Friday, February 13, 2015

featured poet Daniel Carrington




Daniel Carrington will be featured at FPL’s off the page poetry series in May of 2015. Below you will find Daniel’s poem The Painter.  Upon invitation he also contributed an Afterword, original to From the Reference Desk and meant to add insight into The Painter and his creative process.

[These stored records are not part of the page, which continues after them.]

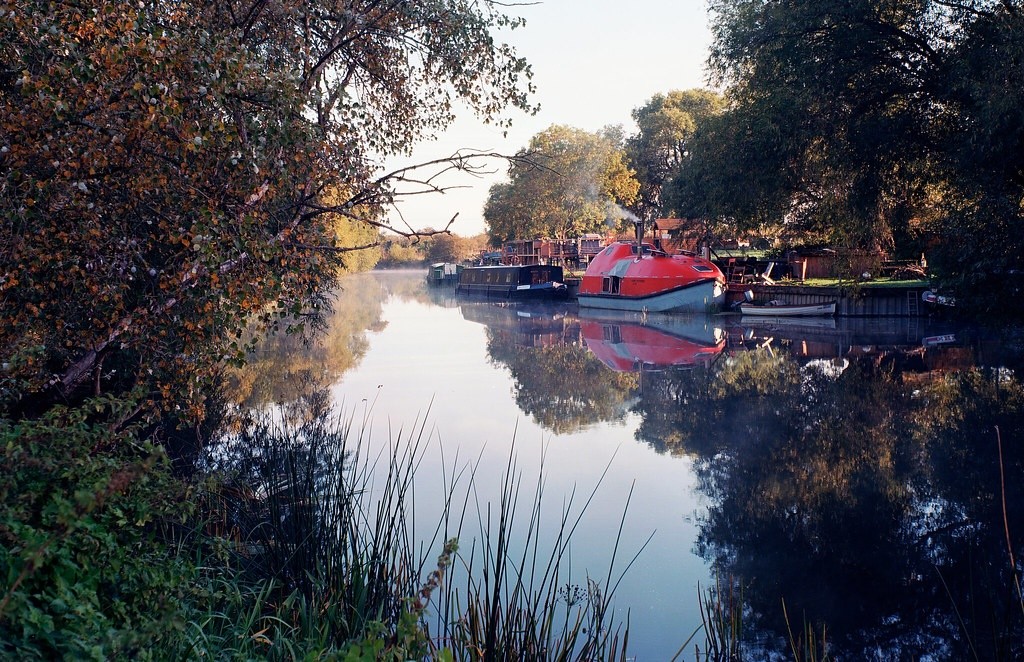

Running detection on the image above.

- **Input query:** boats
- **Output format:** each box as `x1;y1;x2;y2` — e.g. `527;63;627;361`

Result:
580;308;725;374
456;261;568;302
741;315;836;333
426;262;462;284
740;290;836;317
461;295;566;333
921;291;955;312
576;221;729;314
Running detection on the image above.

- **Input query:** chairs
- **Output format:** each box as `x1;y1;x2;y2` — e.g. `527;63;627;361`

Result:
731;264;746;284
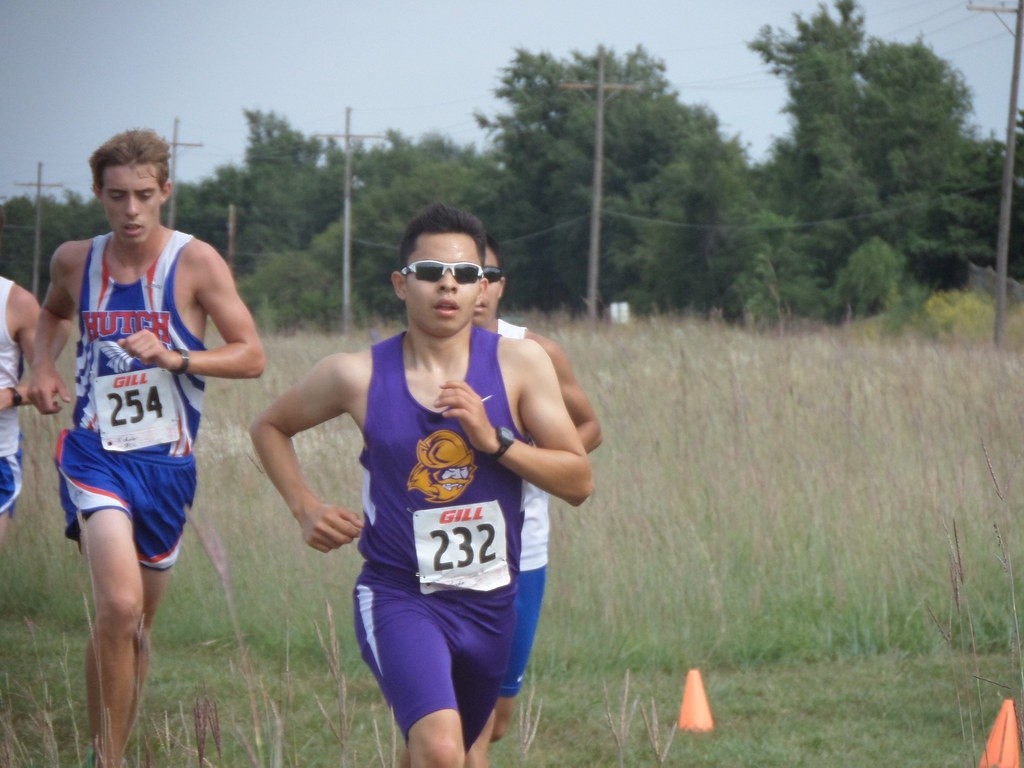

Daniel Carrington is a Houston-based architect and poet. He is a lifetime member of the Gulf Coast Poets and has been a three-time Spotlight Poet at their annual Poetry Out of Bounds event. In addition, he was featured in Public Poetry’s 2013 Summer/Winter Reading Series and has been selected as a Juried Poet for Houston Poetry Fest in 2010, ‘12, ‘13, and ’14, and his work has appeared in each year’s anthology. He is currently working his first poetry collection entitled Mosaics of the Night.



THE PAINTER

ours is a fleshy fruit
beneath overcast skies.
by contrast, the bad apples
with which we battle
are like gnarled fists and knuckles
under the hard sun of heaven.
those sharp shadows that mark
the orchard floor define a dark aspect
that sits alongside simple pleasures,
as mingled as the palette of the painter –
the fields of gold and crows of black.
much is made of this fertile crescent
in which we grow and go to seed,
but what I know is such that
the canvas weft might hold it
if it were not a crime to even speak it.
it is this:

let us be grasshoppers, you and I.
what the industry of insects makes
is a social apparatus, a levee
or earthen dam against which presses
an eager water in which we sense
no enmity, no joy,
just the business of overflowing the valley
to renew the land through violence.


(Originally published in the 2010 Houston Poetry Fest Anthology)


AFTERWORD

“The Painter” wasn’t published until 2010, but its earliest drafts date back to ’06.  Writing this companion piece gave me the opportunity to go back and reexamine those initial brushstrokes in an effort to help any interested readers better understand my process as well as my personal take on the overall composition.  (This is the point where a *SPOILER ALERT* is warranted, though I’ve tried to leave some things to the imagination.)

The poem is grounded in actual events of that not-so-distant time, though to betray them would be like exposing a canvas to prove it’s there.  It serves best discreetly but, much like the events I allude to in the poem, springs to mind at the merest mention.  After all, what battles?  What levees?  It’s enough to say that they served their purpose (in the narrative, if not in reality).  Add to that the withering pace of my workload at the time, and it comes to this: I was tired – plain and simple.  Art, however, is rarely either.

If there is any refuge at all though, I find it in art, so from this very real but somewhat oblique starting point, the poem ventures out into reverie, into a landscape awash in beauty but feathered by dread.  And it was here that I paid a not-so-subtle homage to Vincent van Gogh’s Wheatfield with Crows, a painting as much framed by levees as the painter himself, stricken as he was.  I like to think there was a measure of solace for him inside his frames.  But there were also the crows.  They’re just impressions of birds really, reduced to a few sublime brushstrokes.  If one were to look closer, they might realize that it is us who color them with our omens – a hallmark of our duality, those inescapable oppositions that define us.



It may be reasonable to acknowledge hardboiled truths, but I find that reason is seldom reason enough.  Recognizing a fact is not the same as reconciling with it.  And it’s at this point that the poem turns on itself.  Weary as I was, having come to this place to find respite, it’s easy to resent reminders that all is fleeting.  In that sense, I think my invocation of Aesop’s fabled grasshopper was more hyperbole than a ringing endorsement of slothfulness.  It’s a plea against extremes made in the most extreme terms – proof in itself of the limitations of reason.

Ultimately, the poem does not offer an olive branch though, not to mankind and certainly not to me.  That I perceived events unfolding around me as adversarial is a fault of perception on my part.  Time and tide will always imperil our levees, and our intercessions in this world are impermanent at best.  To simply understand that wasn’t enough for me.  But by embracing it, I made peace with the Painter.